– Oui, seigneur! J’ai reçu les verges! Oui, seigneur!…
Sa voix était vibrante de joie et de gratitude. Sans nul doute, elle pensait que ce châtiment était suffisant pour empêcher son départ. Pétrone le comprit, et s’étonna de la résistance éperdue de l’esclave. Mais il connaissait trop à fond l’âme humaine pour ne pas deviner que l’amour seul pouvait susciter une pareille obstination.

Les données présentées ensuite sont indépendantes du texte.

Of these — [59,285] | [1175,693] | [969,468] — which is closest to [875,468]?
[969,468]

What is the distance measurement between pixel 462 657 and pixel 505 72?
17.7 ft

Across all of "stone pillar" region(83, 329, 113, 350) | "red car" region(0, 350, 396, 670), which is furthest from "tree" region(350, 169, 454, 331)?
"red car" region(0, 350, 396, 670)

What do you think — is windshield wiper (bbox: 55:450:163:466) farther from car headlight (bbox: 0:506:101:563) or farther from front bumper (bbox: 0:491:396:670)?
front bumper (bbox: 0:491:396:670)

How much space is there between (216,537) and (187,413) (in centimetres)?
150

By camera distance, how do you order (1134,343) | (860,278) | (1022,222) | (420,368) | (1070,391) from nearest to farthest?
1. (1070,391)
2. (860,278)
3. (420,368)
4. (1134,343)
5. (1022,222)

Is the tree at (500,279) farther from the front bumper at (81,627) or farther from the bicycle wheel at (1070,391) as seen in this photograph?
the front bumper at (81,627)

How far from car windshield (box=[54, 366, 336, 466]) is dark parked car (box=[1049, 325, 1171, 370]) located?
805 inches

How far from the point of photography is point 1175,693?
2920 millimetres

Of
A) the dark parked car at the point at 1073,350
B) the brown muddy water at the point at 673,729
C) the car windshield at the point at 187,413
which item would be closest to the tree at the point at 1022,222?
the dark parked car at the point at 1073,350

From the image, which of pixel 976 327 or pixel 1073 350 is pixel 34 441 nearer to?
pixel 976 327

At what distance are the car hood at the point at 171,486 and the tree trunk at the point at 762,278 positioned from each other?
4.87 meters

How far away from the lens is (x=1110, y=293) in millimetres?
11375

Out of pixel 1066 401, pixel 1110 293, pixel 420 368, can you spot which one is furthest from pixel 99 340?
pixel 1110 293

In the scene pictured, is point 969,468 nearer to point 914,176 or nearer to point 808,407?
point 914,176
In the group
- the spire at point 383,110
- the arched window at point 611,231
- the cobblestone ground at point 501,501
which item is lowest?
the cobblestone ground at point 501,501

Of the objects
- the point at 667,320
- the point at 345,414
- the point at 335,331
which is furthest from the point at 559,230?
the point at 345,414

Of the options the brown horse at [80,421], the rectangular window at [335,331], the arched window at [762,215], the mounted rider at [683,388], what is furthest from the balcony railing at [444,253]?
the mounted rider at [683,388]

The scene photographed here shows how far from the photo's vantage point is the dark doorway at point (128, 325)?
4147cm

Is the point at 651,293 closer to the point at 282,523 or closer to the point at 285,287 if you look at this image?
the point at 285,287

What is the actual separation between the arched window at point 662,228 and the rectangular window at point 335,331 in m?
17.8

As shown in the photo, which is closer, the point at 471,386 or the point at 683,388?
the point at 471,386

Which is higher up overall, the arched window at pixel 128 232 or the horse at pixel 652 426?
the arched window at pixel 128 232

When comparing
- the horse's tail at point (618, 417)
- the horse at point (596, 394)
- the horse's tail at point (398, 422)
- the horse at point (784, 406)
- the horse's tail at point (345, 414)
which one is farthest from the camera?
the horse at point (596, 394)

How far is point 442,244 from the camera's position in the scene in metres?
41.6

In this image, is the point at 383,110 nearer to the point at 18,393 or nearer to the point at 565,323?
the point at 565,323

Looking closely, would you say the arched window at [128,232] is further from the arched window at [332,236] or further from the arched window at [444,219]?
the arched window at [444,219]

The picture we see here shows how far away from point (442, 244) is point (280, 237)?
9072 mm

– Tu as un amant ici? – demanda-t-il.
Elle leva sur lui ses yeux bleus baignés de larmes et murmura d’une voix presque inintelligible:
– Oui, seigneur!…
Ses yeux, sa chevelure d’or dénouée, son visage où se lisaient la crainte et l’espoir, étaient si beaux, son regard si suppliant, que Pétrone, en philosophe qui proclamait toujours la puissance de l’amour, et en esthète, admirateur de toute beauté, éprouva pour la jeune fille une sorte de compassion.
– Lequel est ton amant? – demanda-t-il en désignant de la tête les esclaves.
Il n’obtint point de réponse. Eunice inclina son visage jusqu’aux pieds de son maître et demeura immobile.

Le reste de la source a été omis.